This is a big day for creationism at the Star Press of Muncie, Indiana. We found a second letter-to-the-editor which should interest you. It’s Creationism fills in the gap. We’ll give you a few excerpts, enhanced with our Curmudgeonly commentary, and some bold font for emphasis. As we usually do we’ll omit the writer’s name and city. Okay, here we go:
In Brad King’s column of Feb. 19, he says we should teach science and not creationism.
He’s referring to this: Creationism has no place in public schools. Today’s letter continues:
OK, but what does science teach about where we came from?
That’s a fair question. The letter-writer proceeds to tell us what science teaches:
The universe was either created out of nothing or something always existed.
Well … okay. Let’s read on:
The First Law of Thermodynamics says that energy can neither be created nor destroyed. So the universe was created out of energy. In the beginning, all this energy was compressed into a very small area called a singularity that exploded in the Big Bang creating the universe. Simple.

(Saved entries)

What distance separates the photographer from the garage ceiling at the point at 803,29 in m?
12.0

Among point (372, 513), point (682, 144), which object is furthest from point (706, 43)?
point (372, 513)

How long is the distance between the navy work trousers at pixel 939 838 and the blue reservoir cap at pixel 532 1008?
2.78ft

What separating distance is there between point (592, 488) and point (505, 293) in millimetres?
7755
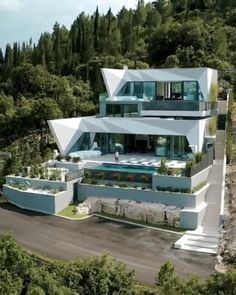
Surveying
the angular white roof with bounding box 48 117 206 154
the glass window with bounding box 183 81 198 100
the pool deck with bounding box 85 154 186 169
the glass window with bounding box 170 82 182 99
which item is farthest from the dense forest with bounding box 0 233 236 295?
the glass window with bounding box 170 82 182 99

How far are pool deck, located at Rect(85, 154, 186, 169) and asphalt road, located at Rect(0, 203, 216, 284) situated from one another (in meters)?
5.75

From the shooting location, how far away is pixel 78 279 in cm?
1241

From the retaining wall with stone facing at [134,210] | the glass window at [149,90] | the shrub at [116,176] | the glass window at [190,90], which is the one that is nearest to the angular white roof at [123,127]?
the glass window at [190,90]

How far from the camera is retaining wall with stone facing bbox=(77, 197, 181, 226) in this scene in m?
23.2

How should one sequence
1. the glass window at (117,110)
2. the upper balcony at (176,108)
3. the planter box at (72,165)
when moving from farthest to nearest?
the glass window at (117,110)
the upper balcony at (176,108)
the planter box at (72,165)

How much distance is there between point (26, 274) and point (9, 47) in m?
68.1

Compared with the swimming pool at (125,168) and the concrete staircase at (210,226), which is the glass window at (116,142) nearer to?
the swimming pool at (125,168)

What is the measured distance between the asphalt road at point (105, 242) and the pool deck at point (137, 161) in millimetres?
5746

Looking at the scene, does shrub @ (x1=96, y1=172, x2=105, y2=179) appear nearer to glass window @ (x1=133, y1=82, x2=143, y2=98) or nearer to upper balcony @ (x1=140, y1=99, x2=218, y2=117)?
upper balcony @ (x1=140, y1=99, x2=218, y2=117)

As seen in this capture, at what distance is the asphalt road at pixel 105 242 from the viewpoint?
18250 millimetres

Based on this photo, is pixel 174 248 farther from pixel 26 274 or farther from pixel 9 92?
pixel 9 92

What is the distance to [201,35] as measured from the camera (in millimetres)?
61594

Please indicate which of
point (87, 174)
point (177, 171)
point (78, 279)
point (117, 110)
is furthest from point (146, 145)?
point (78, 279)

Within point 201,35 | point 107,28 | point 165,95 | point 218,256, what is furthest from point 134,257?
point 107,28
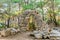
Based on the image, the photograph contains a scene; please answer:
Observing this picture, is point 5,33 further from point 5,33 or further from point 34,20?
point 34,20

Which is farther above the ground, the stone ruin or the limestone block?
the stone ruin

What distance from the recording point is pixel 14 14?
5219mm

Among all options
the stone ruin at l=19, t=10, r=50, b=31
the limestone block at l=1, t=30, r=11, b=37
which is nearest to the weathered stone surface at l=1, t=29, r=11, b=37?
the limestone block at l=1, t=30, r=11, b=37

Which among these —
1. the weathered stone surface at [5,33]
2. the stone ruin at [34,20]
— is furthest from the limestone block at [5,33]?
the stone ruin at [34,20]

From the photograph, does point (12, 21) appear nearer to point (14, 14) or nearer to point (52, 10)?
point (14, 14)

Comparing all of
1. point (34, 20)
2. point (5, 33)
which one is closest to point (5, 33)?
point (5, 33)

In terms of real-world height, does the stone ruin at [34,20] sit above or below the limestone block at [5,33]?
above

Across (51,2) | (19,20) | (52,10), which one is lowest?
(19,20)

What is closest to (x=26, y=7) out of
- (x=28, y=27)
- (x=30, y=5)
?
(x=30, y=5)

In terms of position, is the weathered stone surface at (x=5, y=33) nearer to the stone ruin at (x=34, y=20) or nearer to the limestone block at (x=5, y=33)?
the limestone block at (x=5, y=33)

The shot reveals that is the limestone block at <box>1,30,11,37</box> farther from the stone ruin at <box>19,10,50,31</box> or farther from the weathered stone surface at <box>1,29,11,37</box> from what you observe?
the stone ruin at <box>19,10,50,31</box>

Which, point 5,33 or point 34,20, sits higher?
point 34,20

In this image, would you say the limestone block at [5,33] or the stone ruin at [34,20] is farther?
the stone ruin at [34,20]

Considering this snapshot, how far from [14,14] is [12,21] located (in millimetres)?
361
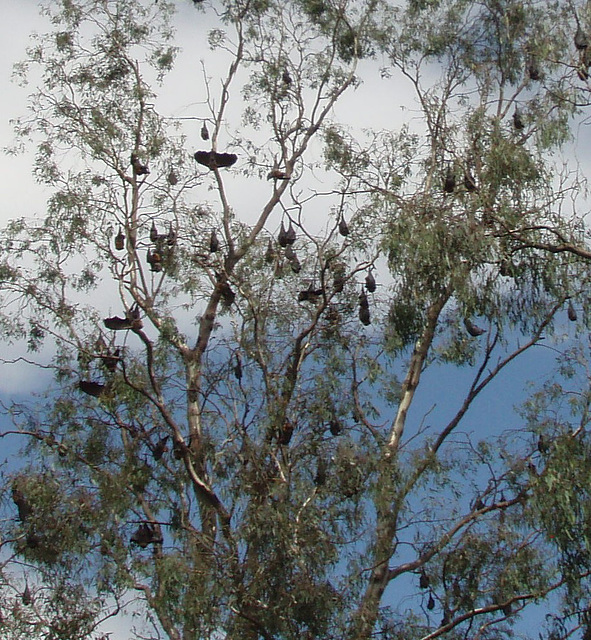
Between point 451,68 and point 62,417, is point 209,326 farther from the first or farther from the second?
point 451,68

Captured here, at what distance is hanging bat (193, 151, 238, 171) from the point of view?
549 inches

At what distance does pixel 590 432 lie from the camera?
35.6 feet

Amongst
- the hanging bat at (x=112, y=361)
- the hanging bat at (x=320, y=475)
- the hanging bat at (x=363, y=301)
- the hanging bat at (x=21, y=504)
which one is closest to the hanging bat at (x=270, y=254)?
the hanging bat at (x=363, y=301)

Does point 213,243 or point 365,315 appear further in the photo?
point 213,243

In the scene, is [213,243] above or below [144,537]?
above

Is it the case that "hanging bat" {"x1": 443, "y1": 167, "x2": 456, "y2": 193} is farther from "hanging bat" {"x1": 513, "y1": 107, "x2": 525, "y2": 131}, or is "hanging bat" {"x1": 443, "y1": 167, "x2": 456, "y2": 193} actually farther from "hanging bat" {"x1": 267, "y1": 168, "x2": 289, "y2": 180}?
"hanging bat" {"x1": 267, "y1": 168, "x2": 289, "y2": 180}

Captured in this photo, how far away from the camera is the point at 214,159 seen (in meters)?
14.1

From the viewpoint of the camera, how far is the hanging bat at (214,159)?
13936 millimetres

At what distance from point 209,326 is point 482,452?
366cm

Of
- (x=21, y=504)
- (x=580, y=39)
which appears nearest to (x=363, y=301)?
(x=580, y=39)

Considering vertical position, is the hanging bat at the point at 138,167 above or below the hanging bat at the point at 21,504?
above

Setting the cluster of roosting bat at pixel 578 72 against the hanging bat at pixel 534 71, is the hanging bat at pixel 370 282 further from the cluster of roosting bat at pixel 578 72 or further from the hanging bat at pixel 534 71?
the hanging bat at pixel 534 71

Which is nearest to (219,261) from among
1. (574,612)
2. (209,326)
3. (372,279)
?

_Goal of the exercise_. In the post above about the creationism letter, give the first sentence of each passage quoted from the letter-to-the-editor.

_Output of the exercise_.
- In Brad King’s column of Feb. 19, he says we should teach science and not creationism.
- OK, but what does science teach about where we came from?
- The universe was either created out of nothing or something always existed.
- The First Law of Thermodynamics says that energy can neither be created nor destroyed.